■ **PROVIDED PASSAGE**
──────────────────────────────
# Michael Jackson



## Captainnumber36 (Jan 19, 2017)

What are the thoughts on this phenomenal artist around here? I love it best when he sang live and dancing came second, even though dancing is a huge part of what I love about him. But, when the vocals aren't live, it loses a whole lot in terms of the music IMO.


----------



## Joe B (Aug 10, 2017)

I'm not a fan, but what I do know about Michael was he was at his best when Quincy Jones was behind the productions.


----------



## starthrower (Dec 11, 2010)

Not my cuppa tea. I'm not into that slick dance pop music. I could never get into Prince either.


----------



## Phil loves classical (Feb 8, 2017)

I was and always will be an MJ fan. Beat It, Thriller, Rock with You, Don't Stop til you Get Enough. I don't need visuals for those. He also had a unique voice.


----------



## Captainnumber36 (Jan 19, 2017)

Phil loves classical said:


> I was and always will be an MJ fan. Beat It, Thriller, Rock with You, Don't Stop til you Get Enough. I don't need visuals for those. He also had a unique voice.


Ya, he had technique but TONS of emotion too.


----------



## elgar's ghost (Aug 8, 2010)

starthrower said:


> Not my cuppa tea. I'm not into that slick dance pop music. I could never get into Prince either.


Same here, really - I would have liked the Jackson 5's earlier soul music but I couldn't take to MJs helium-high pre-adolescent vocals. The later Jacksons stuff was too smooth and Jacko's solo output summed up why I disliked so much pop music in the 80s and 90s, but that is just my taste and is not intended to deny the fact that he was undoubtedly a talented man.

I do like Prince, though - his work was more interesting to me as befitting a bloke who could pretty much play anything, write anything and produce his own stuff.


----------



## Captainnumber36 (Jan 19, 2017)

elgars ghost said:


> Same here, really - I would have liked the Jackson 5's earlier soul music but I couldn't take to MJs helium-high pre-adolescent vocals. The later Jacksons stuff was too smooth and Jacko's solo output summed up why I disliked so much pop music in the 80s and 90s, but that is just my taste and is not intended to deny the fact that he was undoubtedly a talented man.
> 
> I do like Prince, though - his work was more interesting to me as befitting a bloke who could pretty much play anything, write anything and produce his own stuff.


Fair enough!


----------



## starthrower (Dec 11, 2010)

There was a set of instrumental music by Prince on YouTube that I liked. But I don't care for his singing, and all of those lovey, sexy lyrics he writes. I guess the women dig that schtick. Critics and fans raved about his guitar playing but it doesn't do anything for me. His soloing is all flash, and sounds rather generic to my ears.


----------



## Captainnumber36 (Jan 19, 2017)

starthrower said:


> There was a set of instrumental music by Prince on YouTube that I liked. But I don't care for his singing, and all of those lovey, sexy lyrics he writes. I guess the women dig that schtick. Critics and fans raved about his guitar playing but it doesn't do anything for me. His soloing is all flash, and sounds rather generic to my ears.


There is a version of him soloing over guitar gently weeps that is really impressive.


----------



## elgar's ghost (Aug 8, 2010)

^
^

Yes, I've seen that - nice sound from that ol' faithful telecaster copy!


----------



## norman bates (Aug 18, 2010)
──────────────────────────────
[Saved entries]

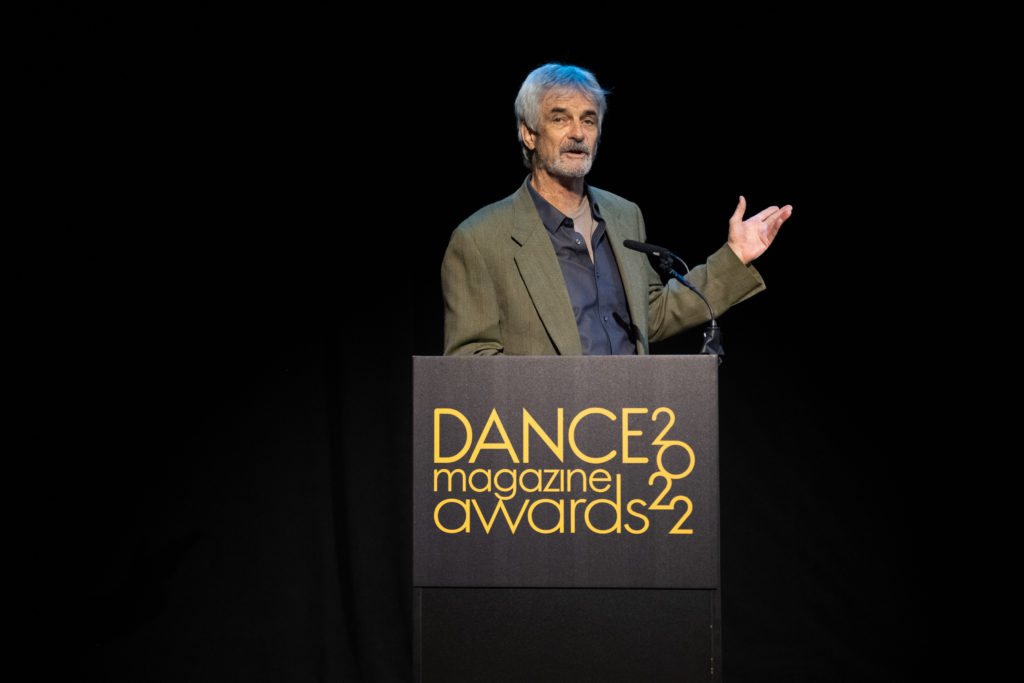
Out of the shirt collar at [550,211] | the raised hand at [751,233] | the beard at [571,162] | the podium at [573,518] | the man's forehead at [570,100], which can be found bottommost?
the podium at [573,518]

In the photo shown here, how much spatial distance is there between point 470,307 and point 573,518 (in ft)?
2.19

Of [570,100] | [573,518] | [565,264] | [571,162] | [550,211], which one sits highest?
[570,100]

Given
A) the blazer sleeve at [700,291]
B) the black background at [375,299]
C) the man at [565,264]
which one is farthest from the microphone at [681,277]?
the black background at [375,299]

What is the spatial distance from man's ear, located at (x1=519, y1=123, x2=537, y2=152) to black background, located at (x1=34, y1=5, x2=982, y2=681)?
1126 millimetres

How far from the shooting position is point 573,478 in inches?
69.0

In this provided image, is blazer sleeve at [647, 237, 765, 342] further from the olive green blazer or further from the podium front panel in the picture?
the podium front panel

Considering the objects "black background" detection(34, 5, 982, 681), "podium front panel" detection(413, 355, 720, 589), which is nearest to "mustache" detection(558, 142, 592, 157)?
"podium front panel" detection(413, 355, 720, 589)

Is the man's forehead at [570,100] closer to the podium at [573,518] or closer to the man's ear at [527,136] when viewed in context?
the man's ear at [527,136]

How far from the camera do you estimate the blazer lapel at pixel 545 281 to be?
219 cm

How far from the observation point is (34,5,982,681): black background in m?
3.45

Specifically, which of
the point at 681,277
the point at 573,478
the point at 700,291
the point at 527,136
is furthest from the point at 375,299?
the point at 573,478

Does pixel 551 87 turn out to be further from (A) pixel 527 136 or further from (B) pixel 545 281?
(B) pixel 545 281

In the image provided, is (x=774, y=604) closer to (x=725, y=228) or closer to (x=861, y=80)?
(x=725, y=228)

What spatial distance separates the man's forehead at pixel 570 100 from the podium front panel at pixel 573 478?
2.64 ft
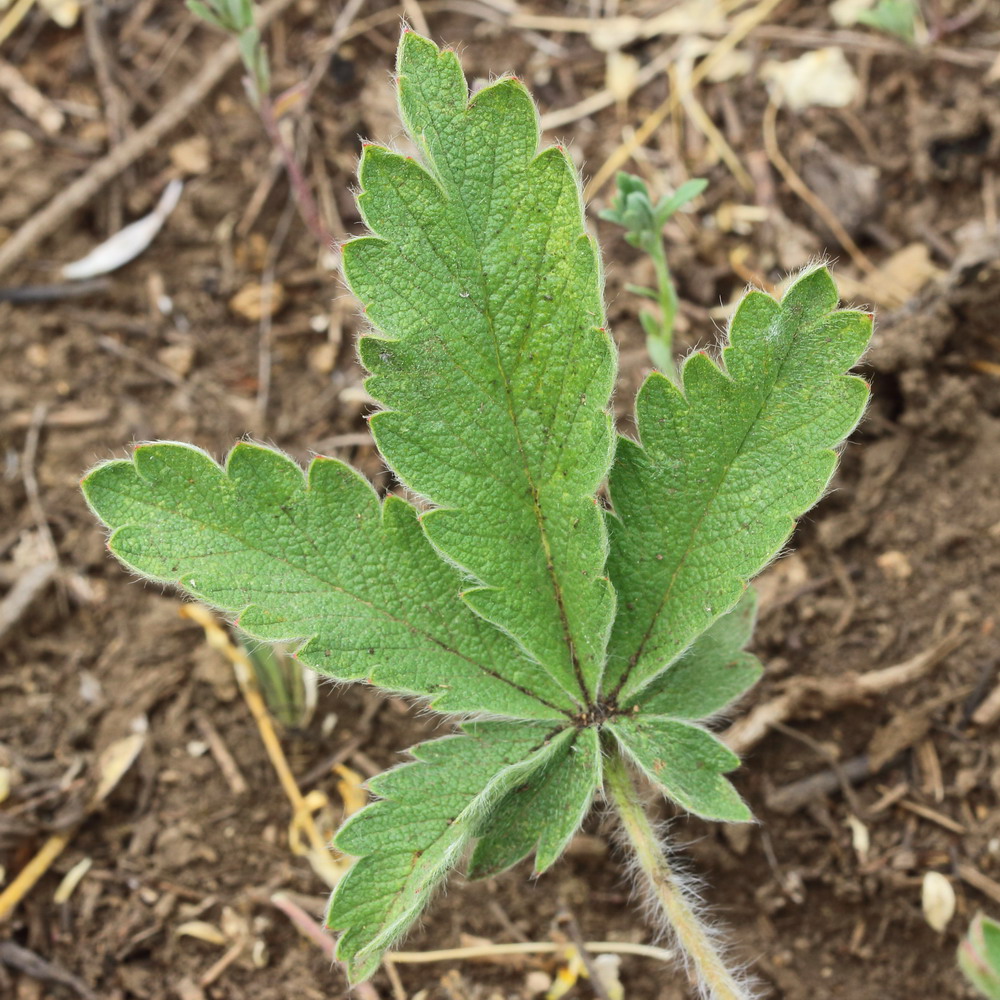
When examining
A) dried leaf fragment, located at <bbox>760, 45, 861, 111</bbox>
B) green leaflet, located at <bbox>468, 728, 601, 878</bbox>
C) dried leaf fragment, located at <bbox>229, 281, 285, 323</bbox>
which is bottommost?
green leaflet, located at <bbox>468, 728, 601, 878</bbox>

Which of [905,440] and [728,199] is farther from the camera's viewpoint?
[728,199]

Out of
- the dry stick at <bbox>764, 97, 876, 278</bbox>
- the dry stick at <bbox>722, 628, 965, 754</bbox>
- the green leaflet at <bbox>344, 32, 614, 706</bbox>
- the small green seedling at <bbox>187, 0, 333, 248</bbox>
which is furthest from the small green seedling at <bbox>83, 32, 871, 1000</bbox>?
the dry stick at <bbox>764, 97, 876, 278</bbox>

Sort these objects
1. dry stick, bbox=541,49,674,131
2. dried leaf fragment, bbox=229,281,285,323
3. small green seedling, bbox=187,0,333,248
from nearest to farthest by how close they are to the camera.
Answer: small green seedling, bbox=187,0,333,248 < dried leaf fragment, bbox=229,281,285,323 < dry stick, bbox=541,49,674,131

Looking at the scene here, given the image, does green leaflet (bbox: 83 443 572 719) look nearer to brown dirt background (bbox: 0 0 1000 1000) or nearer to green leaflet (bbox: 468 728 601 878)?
green leaflet (bbox: 468 728 601 878)

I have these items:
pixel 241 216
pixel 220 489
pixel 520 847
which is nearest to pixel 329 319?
pixel 241 216

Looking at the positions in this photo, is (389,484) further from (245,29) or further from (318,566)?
(245,29)

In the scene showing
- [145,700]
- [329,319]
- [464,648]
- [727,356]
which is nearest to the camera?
[727,356]

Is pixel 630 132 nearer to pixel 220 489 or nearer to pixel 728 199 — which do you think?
pixel 728 199
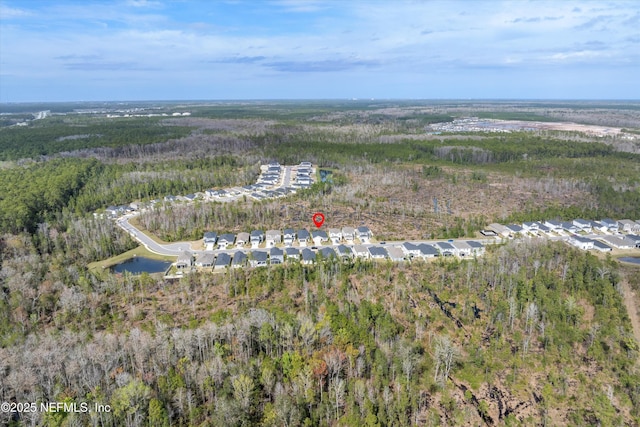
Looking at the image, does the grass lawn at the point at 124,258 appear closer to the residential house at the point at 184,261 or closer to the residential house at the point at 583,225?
the residential house at the point at 184,261

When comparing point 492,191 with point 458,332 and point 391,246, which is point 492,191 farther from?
point 458,332

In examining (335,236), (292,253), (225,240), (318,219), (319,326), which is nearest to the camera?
(319,326)

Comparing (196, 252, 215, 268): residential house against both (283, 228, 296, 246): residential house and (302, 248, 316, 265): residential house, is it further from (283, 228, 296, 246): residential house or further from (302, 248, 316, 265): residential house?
(302, 248, 316, 265): residential house

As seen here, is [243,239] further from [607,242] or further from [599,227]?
[599,227]

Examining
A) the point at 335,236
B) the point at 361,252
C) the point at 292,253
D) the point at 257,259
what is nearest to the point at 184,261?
the point at 257,259

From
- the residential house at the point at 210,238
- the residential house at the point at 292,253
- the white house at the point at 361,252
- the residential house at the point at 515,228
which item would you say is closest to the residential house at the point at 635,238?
the residential house at the point at 515,228

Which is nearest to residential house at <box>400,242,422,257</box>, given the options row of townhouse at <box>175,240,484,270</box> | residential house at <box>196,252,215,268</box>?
row of townhouse at <box>175,240,484,270</box>
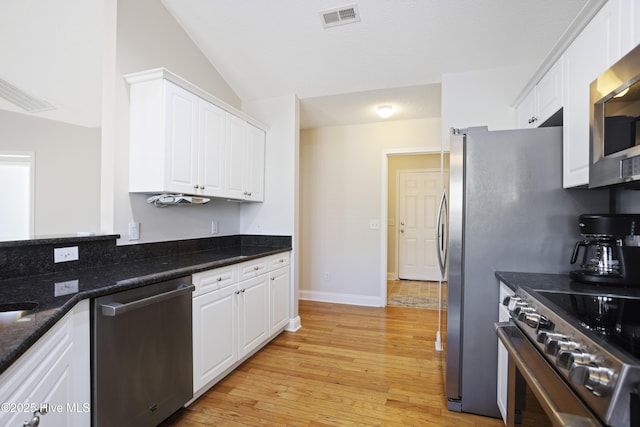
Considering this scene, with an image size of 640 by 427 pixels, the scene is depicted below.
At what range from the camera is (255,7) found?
246 cm

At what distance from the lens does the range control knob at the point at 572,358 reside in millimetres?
791

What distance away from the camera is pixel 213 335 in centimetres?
208

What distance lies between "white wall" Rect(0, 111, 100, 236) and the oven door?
2.74m

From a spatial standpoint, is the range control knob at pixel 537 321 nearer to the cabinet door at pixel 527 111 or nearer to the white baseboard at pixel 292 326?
the cabinet door at pixel 527 111

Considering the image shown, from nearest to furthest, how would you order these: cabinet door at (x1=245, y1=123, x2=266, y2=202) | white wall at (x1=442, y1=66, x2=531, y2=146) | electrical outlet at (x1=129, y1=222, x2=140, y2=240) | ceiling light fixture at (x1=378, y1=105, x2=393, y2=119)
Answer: electrical outlet at (x1=129, y1=222, x2=140, y2=240) < white wall at (x1=442, y1=66, x2=531, y2=146) < cabinet door at (x1=245, y1=123, x2=266, y2=202) < ceiling light fixture at (x1=378, y1=105, x2=393, y2=119)

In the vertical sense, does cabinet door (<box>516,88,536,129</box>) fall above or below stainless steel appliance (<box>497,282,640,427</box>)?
A: above

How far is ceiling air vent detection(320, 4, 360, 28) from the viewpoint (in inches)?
94.1

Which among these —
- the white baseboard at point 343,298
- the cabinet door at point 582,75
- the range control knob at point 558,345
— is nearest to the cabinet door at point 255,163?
the white baseboard at point 343,298

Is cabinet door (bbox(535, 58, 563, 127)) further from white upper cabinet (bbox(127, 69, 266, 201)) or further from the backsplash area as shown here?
the backsplash area

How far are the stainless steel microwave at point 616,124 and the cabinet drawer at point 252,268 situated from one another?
2.20m

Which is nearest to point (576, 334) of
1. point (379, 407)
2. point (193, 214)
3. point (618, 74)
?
point (618, 74)

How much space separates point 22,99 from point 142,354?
2018 millimetres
──────────────────────────────
■ **WRITTEN TASKS**
1 - Reproduce word for word the part of the Michael Jackson thread from "What are the" to "(Aug 10, 2017)".
2 - In the Michael Jackson thread, when does Joe B say Michael was at his best?
3 - Extend the Michael Jackson thread past its final line.

■ **ANSWERS PROVIDED**
1 -
What are the thoughts on this phenomenal artist around here? I love it best when he sang live and dancing came second, even though dancing is a huge part of what I love about him. But, when the vocals aren't live, it loses a whole lot in terms of the music IMO.


----------



## Joe B (Aug 10, 2017)

2 - When Quincy Jones was behind the productions.

3 -
Beat it or Billie Jean are great pop tunes. Simple stuff but very effective. I think that what I like the most about his best tunes is the fact that rhythmically those songs are enthralling.


----------



## elgar's ghost (Aug 8, 2010)

starthrower said:


> There was a set of instrumental music by Prince on YouTube that I liked. But I don't care for his singing, and all of those lovey, sexy lyrics he writes. I guess the women dig that schtick. Critics and fans raved about his guitar playing but it doesn't do anything for me. His soloing is all flash, and sounds rather generic to my ears.


I appreciate what you saying. As regards Prince's guitar work, I was just happy to hear him rock it up at times bearing in mind that he could easily have immersed himself nigh-on exclusively in keyboard-based pop/rock which definitely would have reduced my appreciation of him. One album of his which goes under the radar is _Chaos and Disorder_ from 1996 - OK, the album was a potboiler in order to quickly complete his WB contract but the guitar was probably more prominent on it than it was on any of his other releases.


----------



## starthrower (Dec 11, 2010)

Captainnumber36 said:


> There is a version of him soloing over guitar gently weeps that is really impressive.


I'd rather listen to the original. But for black popular music I'm more old school. I like the older vocal groups, and I love Curtis Mayfield. Other than that I listen to the blues guys. Bobby Blue Bland is one of the best singers ever, imo. And I love all the guitar players.


----------



## norman bates (Aug 18, 2010)

In my opinion Prince is great as a rhythmic guitarist. His leads are quite generic, as Starthrower says. Even that famous version of While my guitar gently weeps... it's not bad, but I suspect that the fact that Prince is looking cool while playing it is more important than the things he's playing.
In my opinion the strength of his music has to be found in other things. For instance The ballad of Dorothy Parker is one of the most brilliant and original "pop" songs I've ever heard, in terms of sound (that there is all but slick), arrangement and lyrics.


----------



## starthrower (Dec 11, 2010)

For Michael Jackson I'll go with the pre-Thriller stuff if I have to listen. My wife plays that stuff.


----------



## Captainnumber36 (Jan 19, 2017)

I agree about Prince being a generic lead player. Two of my favorite current guitarists are Trey Anastasio (Phish) and Tim Reynolds (Dave Matthews Band), but are very unique and awesome. With Trey though, I think him and the band need to study Miles Davis more to figure out how to be on point in their extended jams every time.


----------



## Captainnumber36 (Jan 19, 2017)

starthrower said:


> For Michael Jackson I'll go with the pre-Thriller stuff if I have to listen. My wife plays that stuff.


Including Off The Wall?


----------



## SixFootScowl (Oct 17, 2011)

I avoided Michael Jackson like the plague (and all other pop music), but admit he was very talented and probably several cuts about most pop artists.


----------



## Captainnumber36 (Jan 19, 2017)

Fritz Kobus said:


> I avoided Michael Jackson like the plague (and all other pop music), but admit he was very talented and probably several cuts about most pop artists.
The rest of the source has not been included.